Nachdenkliche Weihnachtsgedanken 2014

„Es wächst hienieden Brot genug
Für alle Menschenkinder,
Auch Rosen und Myrten, Schönheit und Lust,
Und Zuckererbsen nicht minder.“
Aus: Heinrich Heine, Ein Wintermärchen

Wieder geht ein Jahr mit vielen ermutigenden, manchmal auch spannungsgeladenen Begegnungen zuende. Dankbar denke ich an alles, was ich von Euch und Ihnen lernen konnte. So viele sind engagiert und beteiligt, das gemeinsame Lernen in den Schulen zu gestalten und jedem Kind die optimalen Lern- und Entwicklungsbedingungen zu schaffen. Auch in vielen Kommunen, in der Gesellschaft beginnt ein Prozess, der darauf ausgerichtet ist, die Teilhabe aller an einem erfüllten Leben zu sichern. Angemessene Vorkehrungen helfen, dass Barrieren nicht zu Behinderungen führen. Gemeinsames Lernen und Leben in Vielfalt und ohne Diskriminierungen. Ja, viele von Euch sind in diesem Prozess sehr engagiert. Das tut gut!

Und trotzdem wird mir kalt. Manchmal eiskalt. Es wird wieder einmal Winter in Deutschland – nicht von den Temperaturen her, die sind eher frühlingshaft. Kein Wintermärchen, sondern eine
Eiszeit,
… in der gedankenlose Strohfeuer in Dresden, Rostock und viel zu vielen anderen Orten entzündet werden…
… in der gewaltige Worthülsen die eigenen Unfähigkeiten im Umgang mit Kritik zu übertönen versuchen…
… in der militärische Großmannssucht die Hilflosigkeit der Verständigung suchenden Diplomatie überlagert…
… in der immer neue Strukturreformen im Bereich der schulischen Bildung engagierte Lehrerinnen und Lehrer an den Rand des Zusammenbruchs bringen…
… in der es nicht mehr um Menschenrechte geht, sondern das eigene (politische) Überleben das Handeln bestimmt.

Es ist an der Zeit, sich noch einmal an Heinrich Heines Wintermärchen zu erinnern. In seiner bissig-satirischen Kritik macht er deutlich: Es ist genug „Brot“, „Schönheit und Lust“ für alle da. Oder wie ich es als Theologe sagen möchte: Es gibt den „glimmenden Docht“, der neben den auflodernden, schnellverzehrenden Feuersbrünsten so leicht übersehen wird.

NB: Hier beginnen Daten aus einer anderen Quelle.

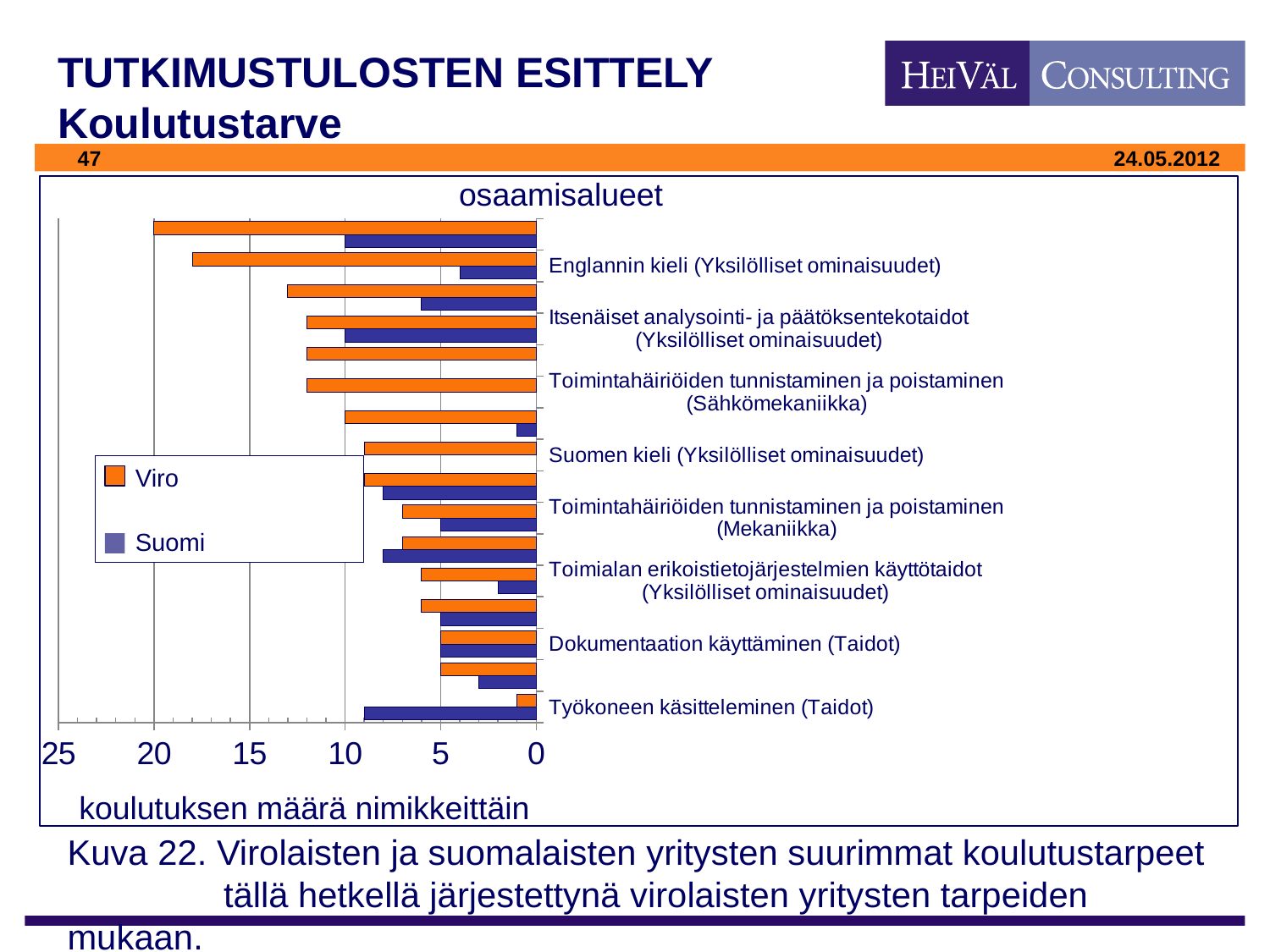
What is the title of the chart? osaamisalueet What are the two series named in the chart legend? Viro and Suomi What is the largest value shown on the chart's value axis? 25 Is the longest Suomi bar in the chart greater or less than 15? less What kind of chart is shown on the slide? bar chart How many series does the legend of the chart list? 2 Is the longest Viro bar in the chart greater or less than 15? greater Which series, Viro or Suomi, has the longest bar in the chart? Viro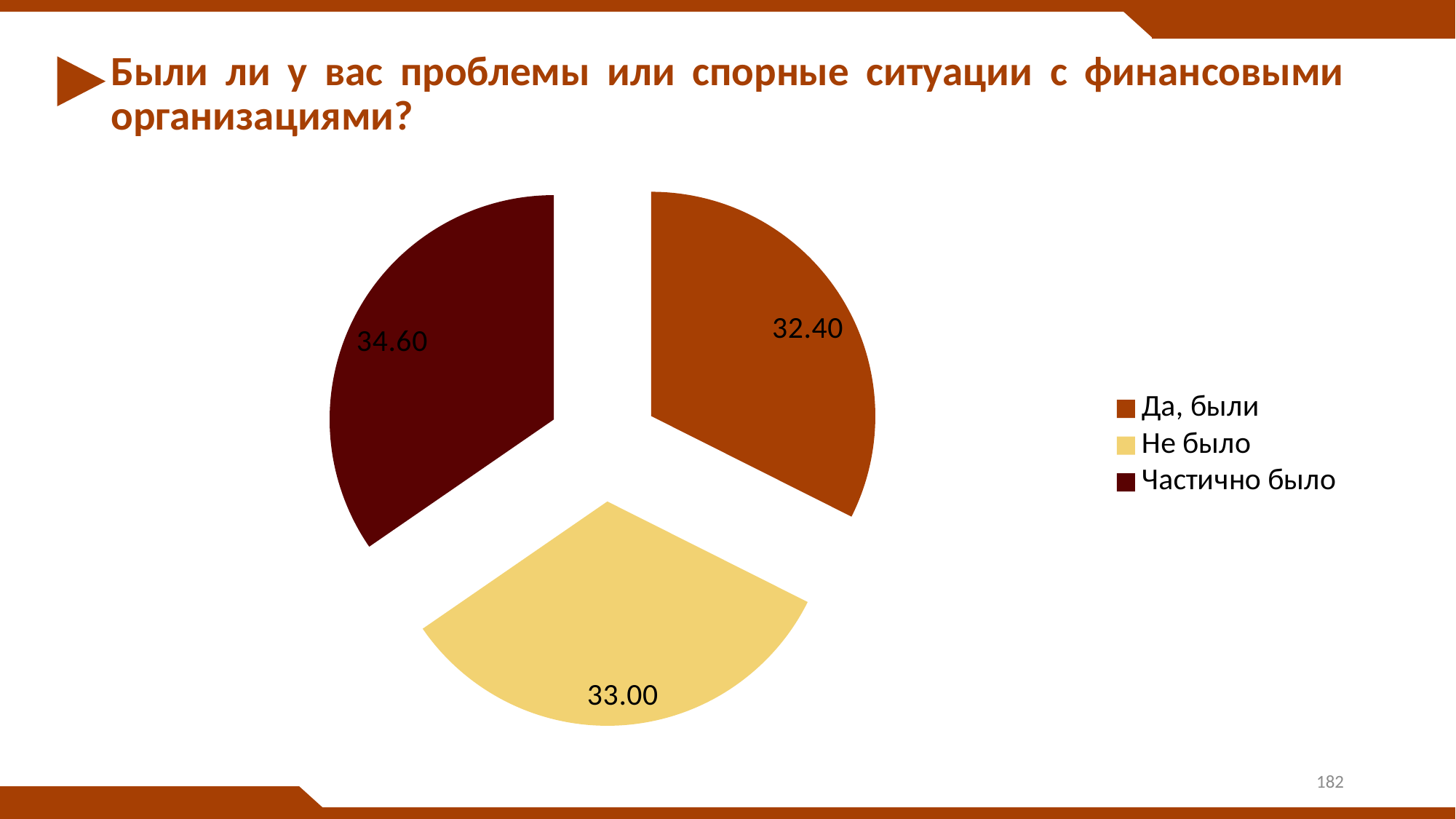
How many entries does the legend list? 3 Which category has the smallest slice of the pie? Да, были How many slices does the pie chart have? 3 What is the difference between the values for "Не было" and "Да, были"? 0.60 What colour is the slice for "Не было"? yellow What is the value for "Да, были"? 32.40 Which is larger, the value for "Не было" or the value for "Частично было"? Частично было What type of chart is shown on the slide? pie chart What is the difference between the values for "Частично было" and "Да, были"? 2.20 What is the value for "Не было"? 33.00 Which category has the largest slice of the pie? Частично было What is the value for "Частично было"? 34.60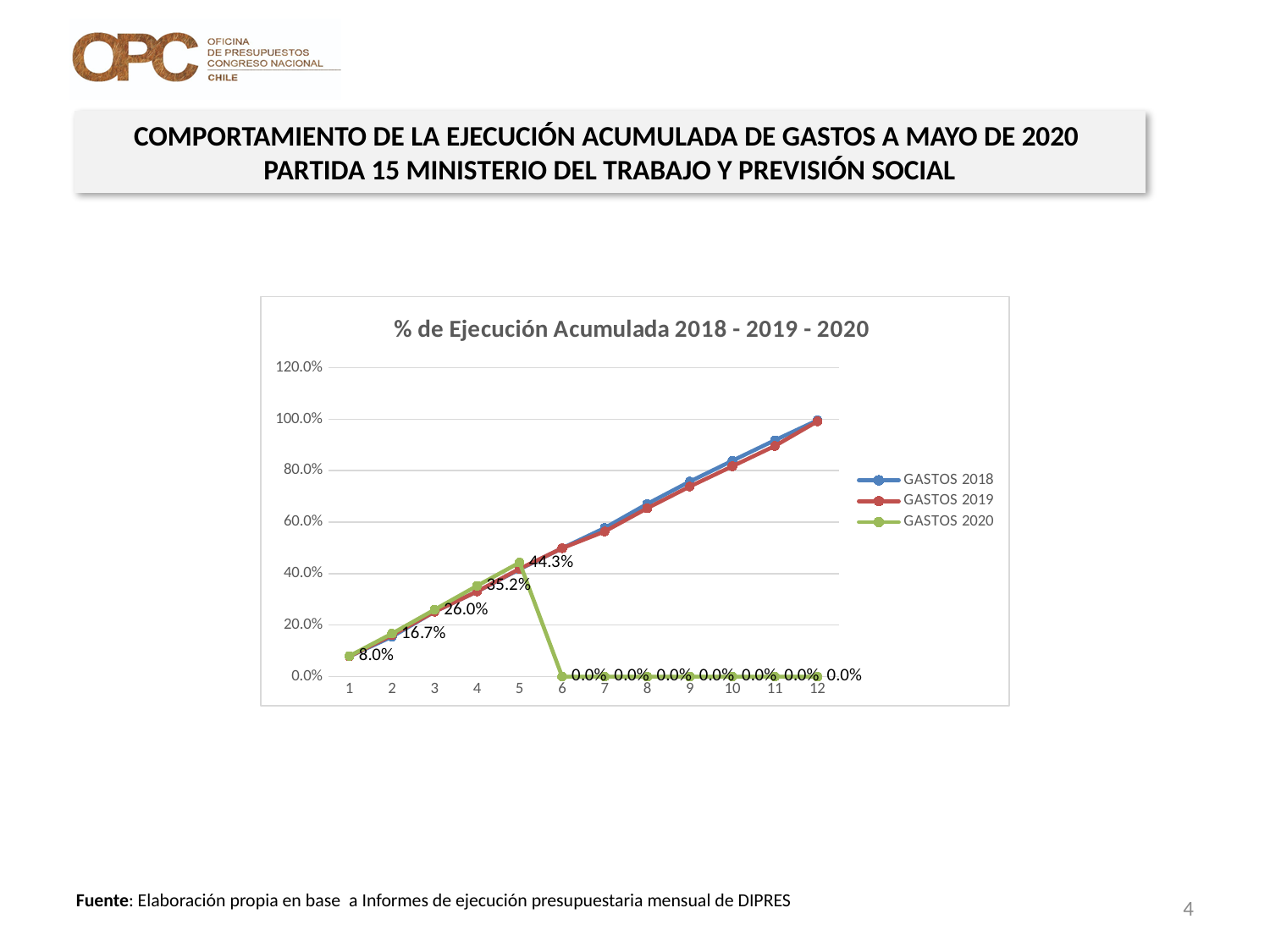
What kind of chart is shown? line chart What is the value for GASTOS 2020 at month 8? 0.0% Do the GASTOS 2019 values rise or fall from month 1 to month 12? rise What is the value for GASTOS 2020 at month 5? 44.3% What is the value for GASTOS 2020 at month 3? 26.0% What is the value for GASTOS 2020 at month 1? 8.0% Which is larger for GASTOS 2020: the value at month 2 or the value at month 4? month 4 What is the difference between the GASTOS 2020 values at month 5 and month 4? 9.1% How many series does the legend list? 3 Is the value for GASTOS 2018 at month 12 greater or less than 80.0%? greater How many months are shown on the x axis? 12 At which month does GASTOS 2020 reach its highest value? 5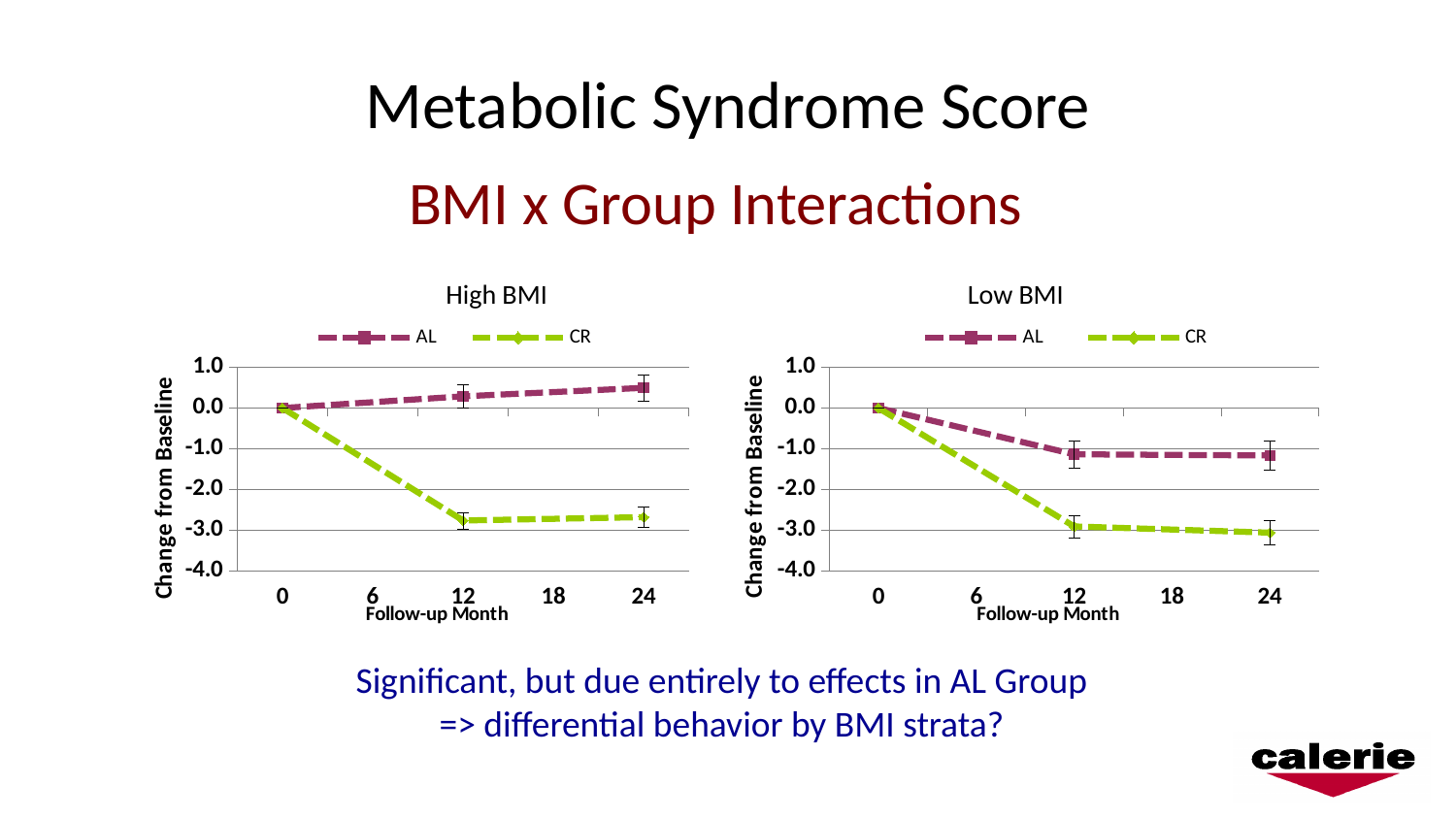
In the High BMI chart, what is the value for CR at follow-up month 0? 0.0 In the Low BMI chart, which series has the lowest value at follow-up month 24? CR What kind of chart is the High BMI chart? line chart In the High BMI chart, does the CR series rise or fall from month 0 to month 12? fall In the Low BMI chart, is the value for AL at follow-up month 12 greater or less than -2.0? greater In the Low BMI chart, does the AL series rise or fall from month 0 to month 12? fall In the High BMI chart, is the value for AL at follow-up month 24 greater or less than 0.0? greater How many series does the legend of the Low BMI chart list? 2 In the Low BMI chart, is the value for CR at follow-up month 24 greater or less than -2.0? less What is the y-axis title of the Low BMI chart? Change from Baseline In the High BMI chart, which series has the larger value at follow-up month 24, AL or CR? AL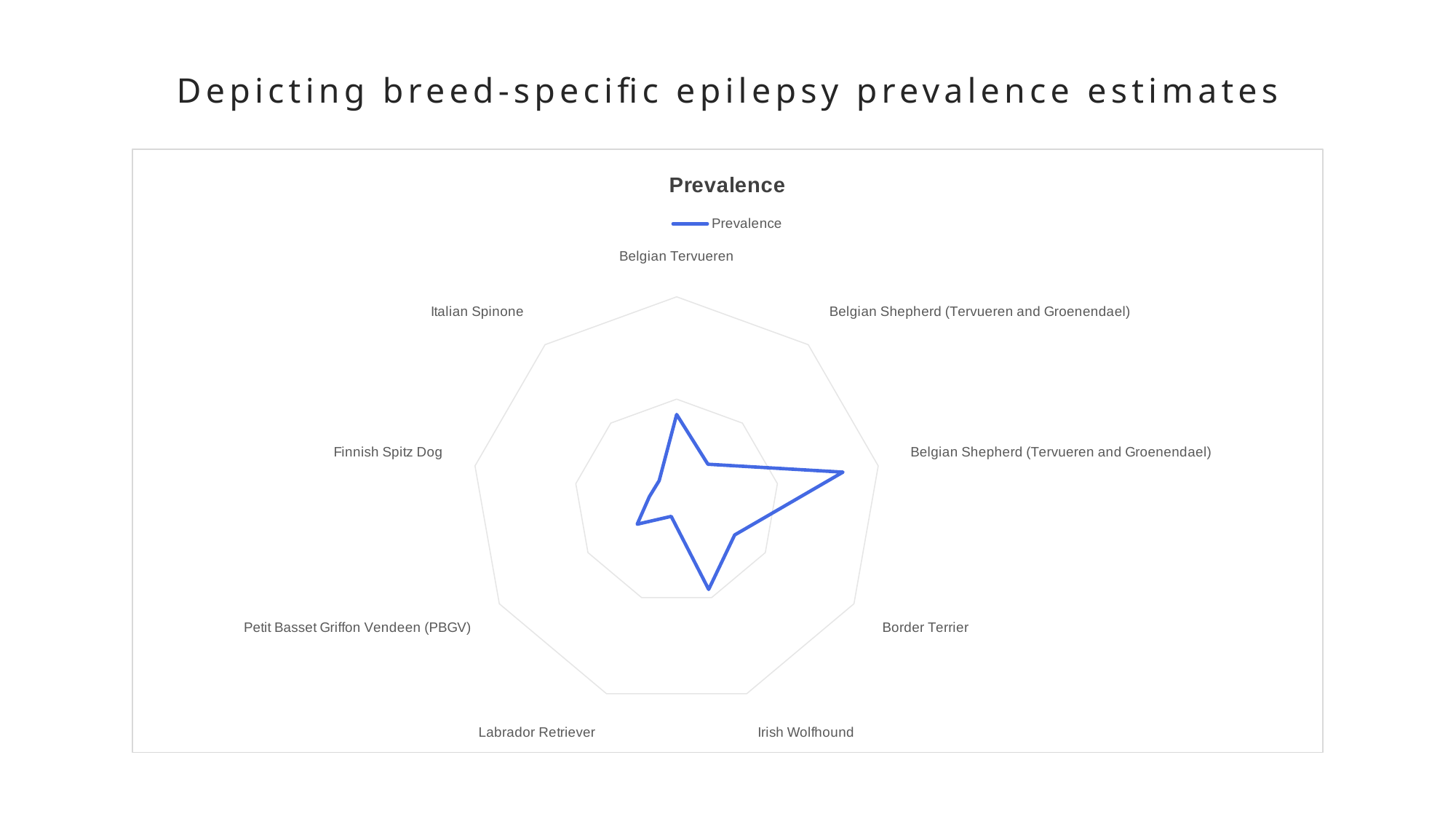
Which has the larger prevalence value, Irish Wolfhound or Labrador Retriever? Irish Wolfhound What kind of chart is shown on the slide? Radar chart What is the title of the chart? Prevalence How many breed categories are plotted on the radar chart? 9 What is the name of the series shown in the legend? Prevalence Which has the larger prevalence value, Border Terrier or Petit Basset Griffon Vendeen (PBGV)? Border Terrier How many series does the legend list? 1 Which category has the highest prevalence value on the chart? Belgian Shepherd (Tervueren and Groenendael) Which has the larger prevalence value, Irish Wolfhound or Belgian Tervueren? Irish Wolfhound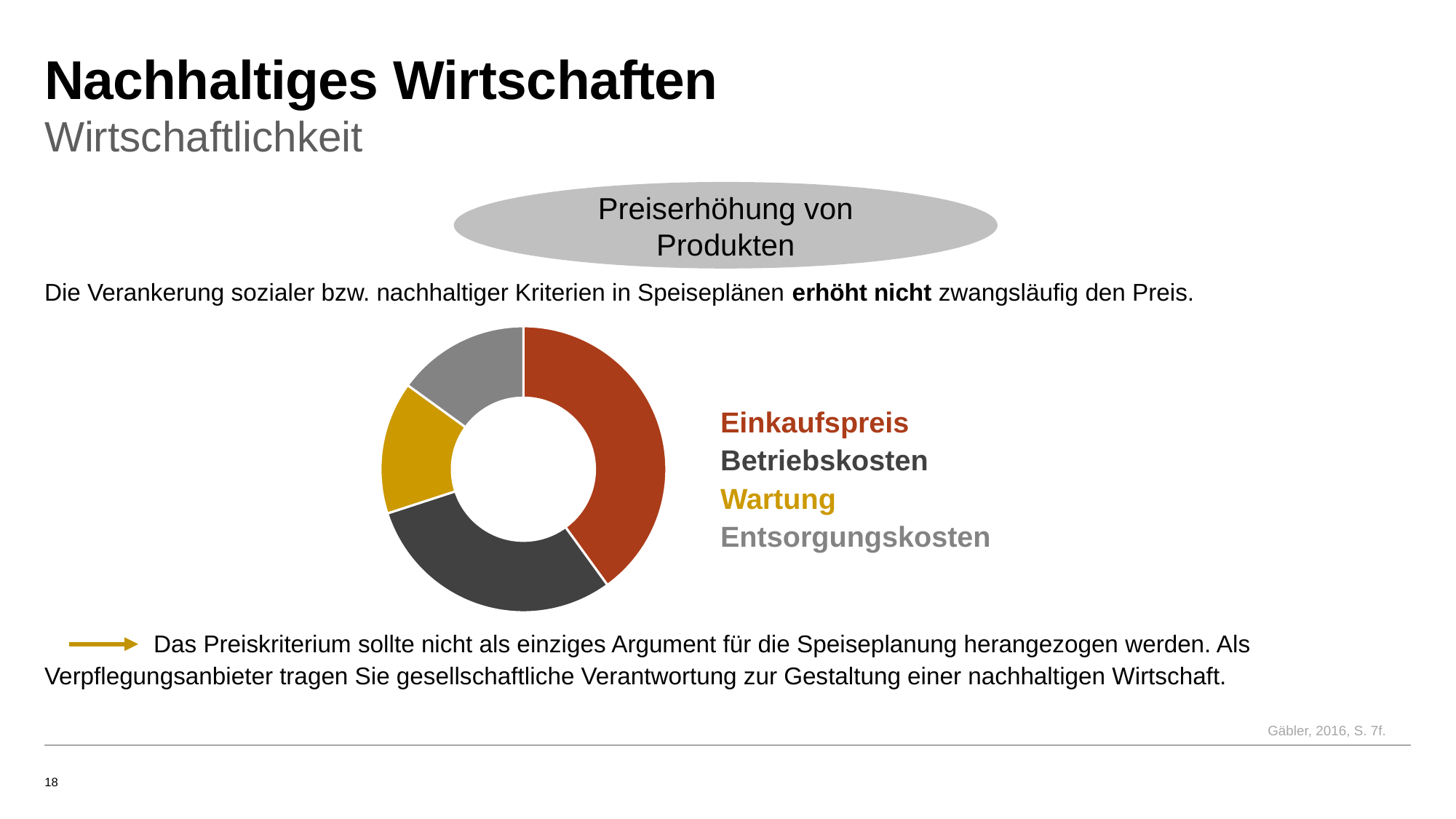
Which category is shown in gold/yellow in the donut chart? Wartung Which is larger in the donut chart, Einkaufspreis or Entsorgungskosten? Einkaufspreis Which is larger in the donut chart, Betriebskosten or Wartung? Betriebskosten Which category is shown in light grey in the donut chart? Entsorgungskosten Which is larger in the donut chart, Einkaufspreis or Betriebskosten? Einkaufspreis Which category has the largest share of the donut chart? Einkaufspreis What kind of chart is shown on the slide? Donut (pie) chart How many categories does the donut chart show? 4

Und es gibt die damit verbundene Hoffnung, die mit dem Kommen Christi verbunden ist und an der wir uns als Christen orientieren können:

„Seht, das ist mein Knecht,… er bringt den Völkern das Recht.
Er schreit nicht und lärmt nicht und lässt seine Stimme nicht auf der Straße erschallen.
Das geknickte Rohr zerbricht er nicht und den glimmenden Docht löscht er nicht aus;
ja, er bringt wirklich das Recht.
Er wird nicht müde und bricht nicht zusammen, bis er auf der Erde das Recht begründet hat.“
Jesaja 42,1ff

Für die nächsten Tage des Feierns, des Zusammenseins mit Familie und Freunden wünsche ich Euch und Ihnen, dass die glimmenden Dochte der Kerzen an den Sinn des Lebens erinnern. Und wer alleine ist, dem wünsche ich den Mut, auf andere zuzugehen.